Living in Tokyo - Tips
I LOVED living in Tokyo – this is the most amazing city I have ever visited! First, the city is enormous, with over 34 million people in the metropolitan area. The city is divided into different wards and districts, with places for shopping, entertainment, wildlife, and just plain craziness! Try to visit as many areas as possible: spend some time in Asakusa to visit the temple and shops, Shinjuku, Shibuya (a must-see), Tsukiji fish market, Ginza, Roppongi, Akihabara, and more. The subway is very easy to use and very safe, so this is the best way to get around.
Your research lab will help you find a place to stay, and it will probably be very close to the university. I stayed in Asakusa, a very nice neighborhood with plenty of stores but still quiet enough to sleep at night. This was about a 15 minute bike-ride from the university, so I ended up borrowing a bike from a lab member. Make sure to familiarize yourself with a good map of Tokyo because it is not fun getting lost in a big city. However, don’t worry because there are friendly police officers on nearly every other street corner, and there are often maps at major intersections. I made it a habit of always having my map, phone, and extra cash with me wherever I went.
In Tokyo, I stayed at a guesthouse, which is similar to an apartment except everyone shares one living room and kitchen. It was a guesthouse for foreigners, so about 6 of us lived on one floor and shared the kitchen and bathrooms. Everything worked out very well, and I made some nice friends from all over the world. The room was furnished with a bed, table, chair, and sheets, so I just had to have towels and bathroom supplies, which I found at a nearby store.
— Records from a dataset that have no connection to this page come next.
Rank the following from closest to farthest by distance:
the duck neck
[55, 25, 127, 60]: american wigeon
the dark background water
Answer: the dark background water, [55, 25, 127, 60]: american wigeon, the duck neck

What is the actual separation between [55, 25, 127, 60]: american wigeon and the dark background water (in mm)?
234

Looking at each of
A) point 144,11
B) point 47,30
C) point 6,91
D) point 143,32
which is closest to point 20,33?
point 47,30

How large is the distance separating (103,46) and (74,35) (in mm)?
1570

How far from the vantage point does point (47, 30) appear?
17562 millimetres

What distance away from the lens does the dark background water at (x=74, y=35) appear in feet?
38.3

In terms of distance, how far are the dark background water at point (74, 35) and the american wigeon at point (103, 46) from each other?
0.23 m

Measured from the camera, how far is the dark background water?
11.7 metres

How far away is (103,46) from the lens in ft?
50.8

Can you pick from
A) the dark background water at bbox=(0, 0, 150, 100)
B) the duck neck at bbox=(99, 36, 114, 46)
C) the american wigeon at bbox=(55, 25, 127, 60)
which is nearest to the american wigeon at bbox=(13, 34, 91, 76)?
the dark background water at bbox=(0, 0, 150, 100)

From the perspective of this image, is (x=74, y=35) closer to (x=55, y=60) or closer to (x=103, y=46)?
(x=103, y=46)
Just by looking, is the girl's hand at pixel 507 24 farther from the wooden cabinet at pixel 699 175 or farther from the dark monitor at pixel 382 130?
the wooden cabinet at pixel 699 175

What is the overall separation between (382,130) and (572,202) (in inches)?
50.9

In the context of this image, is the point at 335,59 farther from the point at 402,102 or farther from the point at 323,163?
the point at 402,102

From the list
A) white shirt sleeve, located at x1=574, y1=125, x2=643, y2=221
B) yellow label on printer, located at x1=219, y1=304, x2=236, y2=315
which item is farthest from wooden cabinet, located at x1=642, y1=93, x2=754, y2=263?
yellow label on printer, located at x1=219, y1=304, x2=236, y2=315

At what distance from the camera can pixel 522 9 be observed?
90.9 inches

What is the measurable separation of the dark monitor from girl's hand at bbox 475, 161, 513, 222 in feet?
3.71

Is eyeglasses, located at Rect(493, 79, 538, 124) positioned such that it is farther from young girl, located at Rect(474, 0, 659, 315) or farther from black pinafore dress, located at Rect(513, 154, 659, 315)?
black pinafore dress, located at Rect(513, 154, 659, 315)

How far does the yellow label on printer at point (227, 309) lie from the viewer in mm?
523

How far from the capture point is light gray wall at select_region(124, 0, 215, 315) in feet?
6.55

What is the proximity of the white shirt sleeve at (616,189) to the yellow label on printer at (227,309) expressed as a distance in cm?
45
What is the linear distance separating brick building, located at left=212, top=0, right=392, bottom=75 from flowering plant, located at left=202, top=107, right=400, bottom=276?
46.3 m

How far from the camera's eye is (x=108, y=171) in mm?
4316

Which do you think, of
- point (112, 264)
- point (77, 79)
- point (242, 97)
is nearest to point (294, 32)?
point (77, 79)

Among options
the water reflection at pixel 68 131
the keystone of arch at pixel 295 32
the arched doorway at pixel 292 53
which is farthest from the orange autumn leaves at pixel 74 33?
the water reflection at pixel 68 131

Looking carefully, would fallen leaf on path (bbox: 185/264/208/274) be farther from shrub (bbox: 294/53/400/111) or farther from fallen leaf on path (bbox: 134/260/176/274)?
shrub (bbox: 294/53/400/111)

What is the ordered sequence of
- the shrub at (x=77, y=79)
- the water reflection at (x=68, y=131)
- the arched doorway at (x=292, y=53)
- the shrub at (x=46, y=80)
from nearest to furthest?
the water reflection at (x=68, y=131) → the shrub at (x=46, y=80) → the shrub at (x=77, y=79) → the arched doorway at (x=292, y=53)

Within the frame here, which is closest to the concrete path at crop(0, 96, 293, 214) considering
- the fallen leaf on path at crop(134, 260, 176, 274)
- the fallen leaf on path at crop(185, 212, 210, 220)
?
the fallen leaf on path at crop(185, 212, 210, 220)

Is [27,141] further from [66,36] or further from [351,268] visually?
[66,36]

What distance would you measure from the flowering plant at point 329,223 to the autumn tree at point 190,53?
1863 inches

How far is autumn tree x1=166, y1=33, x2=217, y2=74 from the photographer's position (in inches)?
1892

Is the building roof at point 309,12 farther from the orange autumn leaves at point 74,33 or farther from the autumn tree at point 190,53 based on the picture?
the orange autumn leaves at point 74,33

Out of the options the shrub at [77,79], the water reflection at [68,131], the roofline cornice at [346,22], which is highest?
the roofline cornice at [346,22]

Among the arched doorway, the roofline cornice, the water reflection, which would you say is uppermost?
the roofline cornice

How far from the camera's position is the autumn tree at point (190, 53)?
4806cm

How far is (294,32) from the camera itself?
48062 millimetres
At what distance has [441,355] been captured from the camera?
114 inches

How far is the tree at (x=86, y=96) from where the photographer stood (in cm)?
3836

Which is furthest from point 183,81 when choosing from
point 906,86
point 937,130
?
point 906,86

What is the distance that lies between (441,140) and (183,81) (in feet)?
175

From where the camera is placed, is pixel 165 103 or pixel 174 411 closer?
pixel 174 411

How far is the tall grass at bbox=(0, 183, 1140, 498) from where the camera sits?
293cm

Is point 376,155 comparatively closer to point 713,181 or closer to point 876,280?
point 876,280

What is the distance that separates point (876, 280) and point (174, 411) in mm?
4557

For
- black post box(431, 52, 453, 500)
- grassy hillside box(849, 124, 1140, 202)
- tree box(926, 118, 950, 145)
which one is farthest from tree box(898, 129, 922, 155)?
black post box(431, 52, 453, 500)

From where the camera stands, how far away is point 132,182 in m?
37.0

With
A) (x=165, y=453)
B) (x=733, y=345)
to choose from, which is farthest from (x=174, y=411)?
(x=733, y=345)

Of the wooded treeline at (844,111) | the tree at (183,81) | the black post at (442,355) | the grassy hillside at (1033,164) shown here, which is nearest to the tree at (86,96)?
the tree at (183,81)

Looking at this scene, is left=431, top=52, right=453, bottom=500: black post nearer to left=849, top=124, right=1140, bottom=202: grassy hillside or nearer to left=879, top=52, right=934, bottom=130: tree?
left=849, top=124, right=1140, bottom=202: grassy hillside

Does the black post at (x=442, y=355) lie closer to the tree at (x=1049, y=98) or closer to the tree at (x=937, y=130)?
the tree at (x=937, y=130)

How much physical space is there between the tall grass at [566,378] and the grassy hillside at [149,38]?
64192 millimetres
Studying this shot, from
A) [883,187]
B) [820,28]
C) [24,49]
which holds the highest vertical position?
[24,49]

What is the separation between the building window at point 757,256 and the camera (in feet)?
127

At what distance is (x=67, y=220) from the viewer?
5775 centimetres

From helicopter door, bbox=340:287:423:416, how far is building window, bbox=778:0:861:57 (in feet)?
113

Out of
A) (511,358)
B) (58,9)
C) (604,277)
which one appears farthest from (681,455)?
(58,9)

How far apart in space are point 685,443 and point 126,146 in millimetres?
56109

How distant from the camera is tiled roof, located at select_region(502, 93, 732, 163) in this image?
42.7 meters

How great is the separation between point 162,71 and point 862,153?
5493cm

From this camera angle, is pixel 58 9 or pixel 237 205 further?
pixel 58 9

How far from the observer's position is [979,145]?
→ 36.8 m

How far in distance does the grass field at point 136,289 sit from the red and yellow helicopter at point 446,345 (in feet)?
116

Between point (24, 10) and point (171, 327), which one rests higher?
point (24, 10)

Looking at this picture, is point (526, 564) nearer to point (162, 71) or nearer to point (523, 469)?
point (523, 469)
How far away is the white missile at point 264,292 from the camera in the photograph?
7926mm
Shopping for food was very fun, and I enjoyed exploring the nearby supermarkets and kombinis for new food. Remember to try a few fruits – the pineapple and peaches were amazing! Also, it was fun looking around the multiple bakeries across town, and keep your eyes open for late-night food sales (around 8 pm the bakeries and supermarkets often mark food ½ off).
Learning Japanese - Tips
I recommend that you give yourself some time to study and prepare before coming to Japan, even looking through the language books or picking up a few easy phrases will be a good start. Make sure to put a lot of effort into your language class, for you will learn a lot of practical speaking skills that will be very useful when traveling around the country. During my research internship, I took a few language classes offered by the university for foreigners (for free), and this was a nice way to meet some more people. Towards the end of the summer I found it hard to keep up the classes along with my work in the lab, so I ended up developing my language skills mostly by “practice” – traveling on the weekends and speaking with Japanese people along the way.